(Collected data entries)
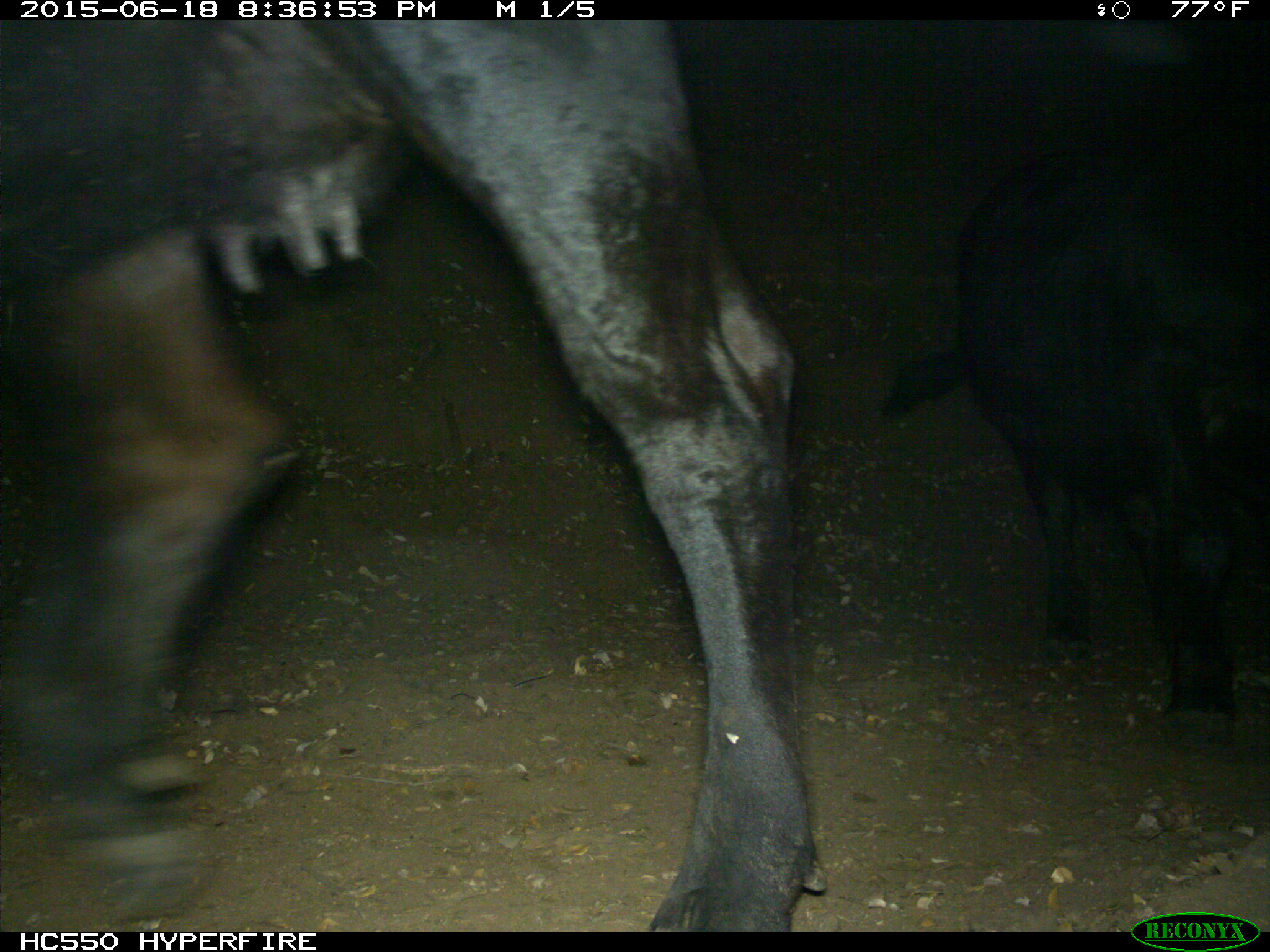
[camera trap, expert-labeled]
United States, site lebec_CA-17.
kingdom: Animalia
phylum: Chordata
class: Mammalia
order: Artiodactyla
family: Bovidae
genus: Bos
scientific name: Bos taurus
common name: domestic cow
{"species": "Bos taurus (domestic cow)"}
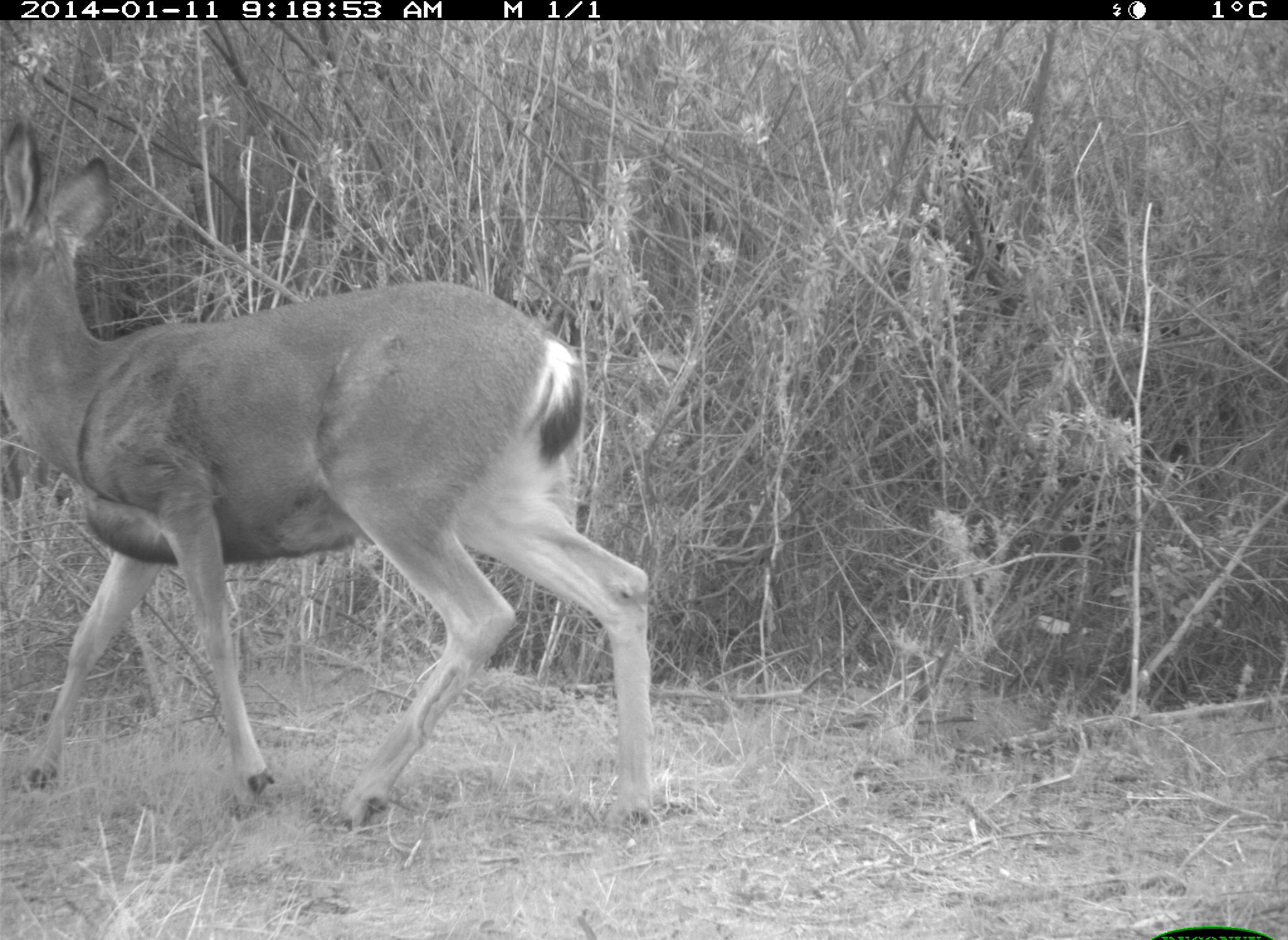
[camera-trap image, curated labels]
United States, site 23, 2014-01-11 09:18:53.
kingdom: Animalia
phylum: Chordata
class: Mammalia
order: Artiodactyla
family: Cervidae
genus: Odocoileus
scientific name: Odocoileus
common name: deer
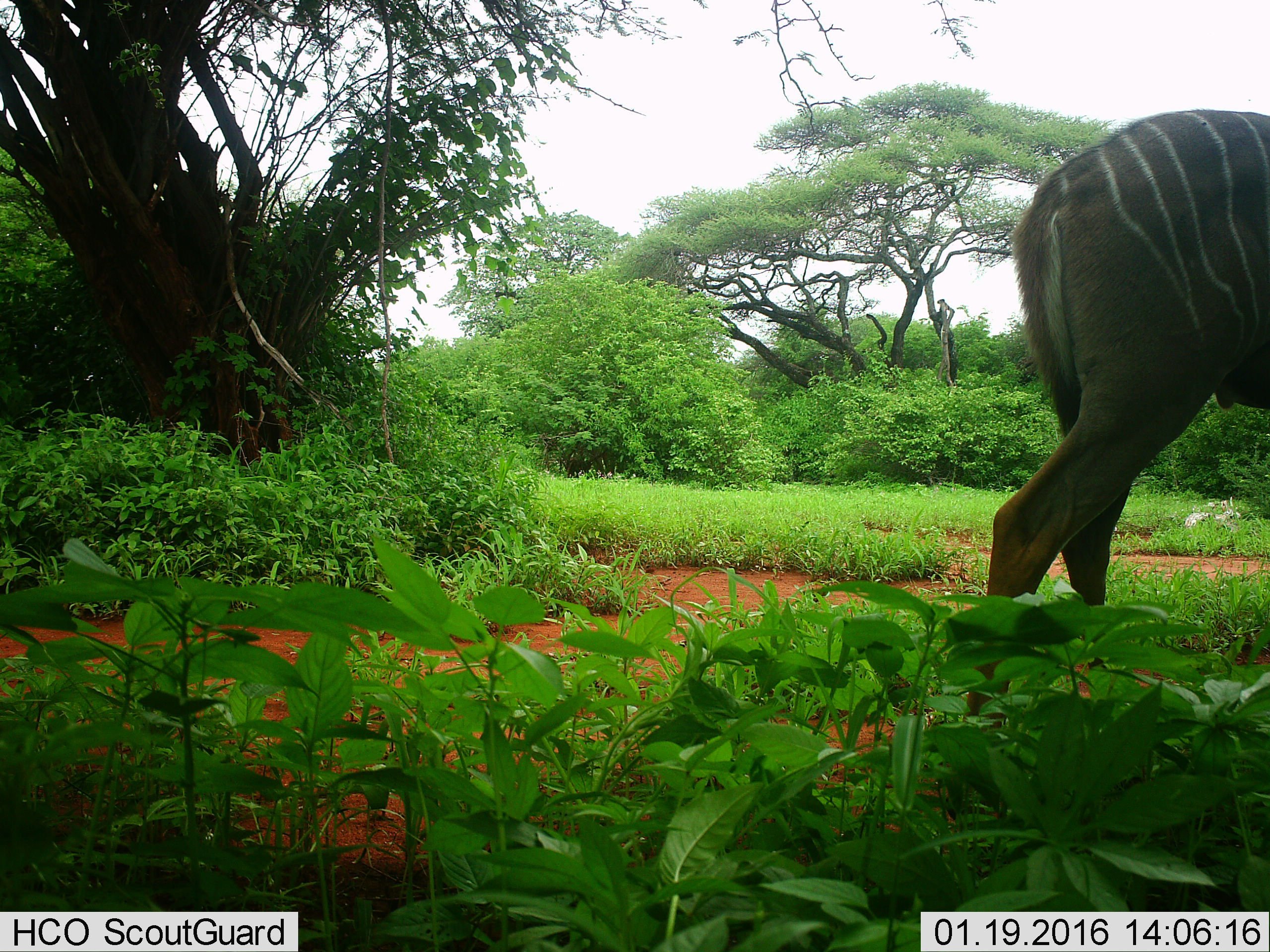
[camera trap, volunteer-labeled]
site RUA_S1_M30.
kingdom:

| ACTIVITY |
Drop the pictures and set down the data above exactly.

| EXERCISE OUTPUT |
[camera trap, expert-labeled]
United States, site lebec_CA-17.
kingdom: Animalia
phylum: Chordata
class: Mammalia
order: Artiodactyla
family: Bovidae
genus: Bos
scientific name: Bos taurus
common name: domestic cow
{"species": "Bos taurus (domestic cow)"}
[camera-trap image, curated labels]
United States, site 23, 2014-01-11 09:18:53.
kingdom: Animalia
phylum: Chordata
class: Mammalia
order: Artiodactyla
family: Cervidae
genus: Odocoileus
scientific name: Odocoileus
common name: deer
[camera trap, volunteer-labeled]
site RUA_S1_M30.
kingdom:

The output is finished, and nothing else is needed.